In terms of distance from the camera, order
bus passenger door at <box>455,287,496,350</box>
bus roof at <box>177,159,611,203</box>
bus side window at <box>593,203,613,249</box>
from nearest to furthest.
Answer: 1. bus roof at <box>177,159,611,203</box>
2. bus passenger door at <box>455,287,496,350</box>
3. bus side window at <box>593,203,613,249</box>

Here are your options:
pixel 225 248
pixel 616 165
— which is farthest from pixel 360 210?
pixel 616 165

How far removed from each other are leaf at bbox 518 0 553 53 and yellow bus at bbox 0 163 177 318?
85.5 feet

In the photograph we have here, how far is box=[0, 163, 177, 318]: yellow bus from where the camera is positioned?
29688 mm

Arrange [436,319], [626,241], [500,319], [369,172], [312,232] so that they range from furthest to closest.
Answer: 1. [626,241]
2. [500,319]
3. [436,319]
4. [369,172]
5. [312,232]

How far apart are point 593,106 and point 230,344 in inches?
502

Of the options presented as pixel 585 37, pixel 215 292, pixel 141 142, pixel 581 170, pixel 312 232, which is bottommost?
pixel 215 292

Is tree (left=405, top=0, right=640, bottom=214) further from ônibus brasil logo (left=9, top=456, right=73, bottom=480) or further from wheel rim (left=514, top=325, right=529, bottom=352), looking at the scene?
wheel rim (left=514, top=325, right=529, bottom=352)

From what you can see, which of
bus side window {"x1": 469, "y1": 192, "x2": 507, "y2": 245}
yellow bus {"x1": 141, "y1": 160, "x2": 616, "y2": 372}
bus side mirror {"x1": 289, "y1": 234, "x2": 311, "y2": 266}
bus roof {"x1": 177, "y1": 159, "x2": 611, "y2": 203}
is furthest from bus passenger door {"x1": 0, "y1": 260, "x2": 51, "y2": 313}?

> **WRITTEN REQUEST**: Please copy every item above word for word, keeping each line unchanged.

> **ANSWER TO THE PROBLEM**:
In terms of distance from the camera, order
bus passenger door at <box>455,287,496,350</box>
bus roof at <box>177,159,611,203</box>
bus side window at <box>593,203,613,249</box>
from nearest to furthest.
Answer: 1. bus roof at <box>177,159,611,203</box>
2. bus passenger door at <box>455,287,496,350</box>
3. bus side window at <box>593,203,613,249</box>

Here are your options:
pixel 225 248
pixel 616 165
— which is farthest from pixel 360 210?
pixel 616 165

How far removed from each other are leaf at bbox 518 0 553 53 and yellow bus at bbox 0 163 177 318?
85.5 feet

In the photograph we have here, how far is box=[0, 163, 177, 318]: yellow bus from where the camera is positioned?
29688 mm

Arrange [436,319], [626,241], [500,319], [369,172], [312,232] so that they range from furthest to closest.
Answer: 1. [626,241]
2. [500,319]
3. [436,319]
4. [369,172]
5. [312,232]

How far apart are point 593,106 and point 230,344 in inches?
502

Of the options presented as pixel 585 37, pixel 215 292, pixel 141 142, pixel 581 170, pixel 312 232, which is bottommost?
pixel 215 292

Is tree (left=405, top=0, right=640, bottom=214) further from ônibus brasil logo (left=9, top=456, right=73, bottom=480) or further from wheel rim (left=514, top=325, right=529, bottom=352), looking at the scene?
wheel rim (left=514, top=325, right=529, bottom=352)

From what you can see, which of
bus side window {"x1": 469, "y1": 192, "x2": 507, "y2": 245}
yellow bus {"x1": 141, "y1": 160, "x2": 616, "y2": 372}
bus side mirror {"x1": 289, "y1": 234, "x2": 311, "y2": 266}
bus roof {"x1": 177, "y1": 159, "x2": 611, "y2": 203}
is furthest from bus passenger door {"x1": 0, "y1": 260, "x2": 51, "y2": 313}?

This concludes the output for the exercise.